长期以来,青藏高原生长受到人们的广泛关注,高原隆升不仅使大气环流发生变化,影响亚洲内陆气候[8-10],而且还会加强硅酸盐化学风化,进而使大气二氧化碳含量降低,促使全球气温降低[11-12]。青藏高原生长-气候变化之间的耦合关系是地球科学关注的焦点和热点问题,也是地学界极富挑战性的科学问题。研究者认为亚洲内陆新生代气候变化的主控因素可能为全球变冷、主要山脉和青藏高原隆升以及特提斯海退等[13-16]。中新世青藏高原强烈的构造运动改变了该地区的降水模式[13, 17-19],从而使亚洲内陆中新世的气候特征更为复杂。这增加了对该时期区域气候变化驱动因素研究的难度。对亚洲内陆中新世沉积序列的研究可以更好地帮助我们理解该区域中新世气候变化可能的驱动机制。到目前为止,对亚洲内陆MMCO和MMCT事件的研究基本上基于亚洲季风区或半干旱区域[20-21],亚洲内陆极端干旱区中新世沉积记录相对较少。柴达木盆地主要受西风带的控制,气候极端干旱。柴达木盆地是青藏高原构造活跃区、西北内陆干旱区以及高原高寒区的交汇地带,盆地内巨厚且连续的河湖相沉积地层[18-19]比较完整地记录了新生代盆地变形、气候变化和化学风化等信息[17, 19, 22-40],是解决上述问题的理想区域载体。
黏土矿物在沉积物中较为常见,根据沉积序列中黏土矿物种类与含量变化提取的古气候信息,与其他方法获得的气候指标能够完美地对比[41-42]。
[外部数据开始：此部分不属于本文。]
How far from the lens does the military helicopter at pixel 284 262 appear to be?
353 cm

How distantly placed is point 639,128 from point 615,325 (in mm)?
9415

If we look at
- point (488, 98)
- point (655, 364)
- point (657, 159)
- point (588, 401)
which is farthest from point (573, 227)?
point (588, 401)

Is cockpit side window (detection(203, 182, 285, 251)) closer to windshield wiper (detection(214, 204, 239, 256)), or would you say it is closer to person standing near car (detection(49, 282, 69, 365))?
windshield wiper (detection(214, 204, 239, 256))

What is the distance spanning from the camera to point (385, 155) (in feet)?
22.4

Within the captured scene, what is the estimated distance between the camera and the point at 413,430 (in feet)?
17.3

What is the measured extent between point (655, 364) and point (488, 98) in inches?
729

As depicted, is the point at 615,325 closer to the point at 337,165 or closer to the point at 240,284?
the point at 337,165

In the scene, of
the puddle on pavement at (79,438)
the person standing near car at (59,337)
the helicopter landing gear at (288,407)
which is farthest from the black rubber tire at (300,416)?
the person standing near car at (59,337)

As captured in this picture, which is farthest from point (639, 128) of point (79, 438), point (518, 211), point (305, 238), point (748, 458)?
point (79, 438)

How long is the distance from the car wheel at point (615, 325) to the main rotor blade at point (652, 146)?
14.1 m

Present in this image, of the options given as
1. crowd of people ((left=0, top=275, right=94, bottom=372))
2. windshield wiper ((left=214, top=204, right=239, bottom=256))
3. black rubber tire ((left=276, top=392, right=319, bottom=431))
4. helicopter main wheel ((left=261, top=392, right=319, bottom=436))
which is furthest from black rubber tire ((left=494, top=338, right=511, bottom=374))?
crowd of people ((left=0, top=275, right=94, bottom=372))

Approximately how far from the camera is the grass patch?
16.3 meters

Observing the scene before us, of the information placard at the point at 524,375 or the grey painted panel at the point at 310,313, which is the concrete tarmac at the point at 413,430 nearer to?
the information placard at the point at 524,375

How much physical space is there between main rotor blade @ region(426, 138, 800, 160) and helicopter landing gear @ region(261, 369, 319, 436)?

黏土矿物研究已在山体构造和气候演化中得到广泛应用[43-44]。本文通过柴达木盆地新近系黏土矿物干湿代用指标、重矿物组成的研究,建立柴达木盆地早—中中新世古环境演化序列,结合全球与区域资料,探讨其可能的驱动因素。
1. 地质概况
1.1 柴达木盆地概况
柴达木盆地位于青藏高原东北部,面积约12万km2,作为青藏高原与周边较低区域的过渡位置凸显了其在青藏高原演化研究中的重要意义。柴达木盆地周边被高大的山脉围绕,西北为阿尔金山,东北为祁连山,南面则为东昆仑山(图1),这些山体的雨影效应使盆地多年平均降水量小于100 mm,盆地内部主要以盐湖或沙漠地貌为主。盆地平均海拔
3000 m,与周边山脉之间均以断裂构造为界-西北、东北、南面分别以阿尔金左行走滑断裂(ATF)、柴北缘逆冲断裂(NQTS)及昆仑逆冲断裂(KLF)为界[40, 45-47]。由于新生代盆地主要受到印度板块和欧亚板块挤压远程效应的影响[48],昆仑山和祁连山之间生成大量的北西向的断层。位于西北部的阿尔金走滑断裂的同期活动,使柴北缘出现压扭性的反S形断裂系统[49]。始新世以来柴达木盆地沉积中心沿着盆地轴线自西北向东南偏移[47, 50-51]。新生代柴达木盆地的物源分析显示柴达木盆地碎屑主要来自周围山体,尤其是阿尔金山[52]。柴达木盆地新生界地层是研究青藏高原构造运动及区域古气候演化的良好载体。![]()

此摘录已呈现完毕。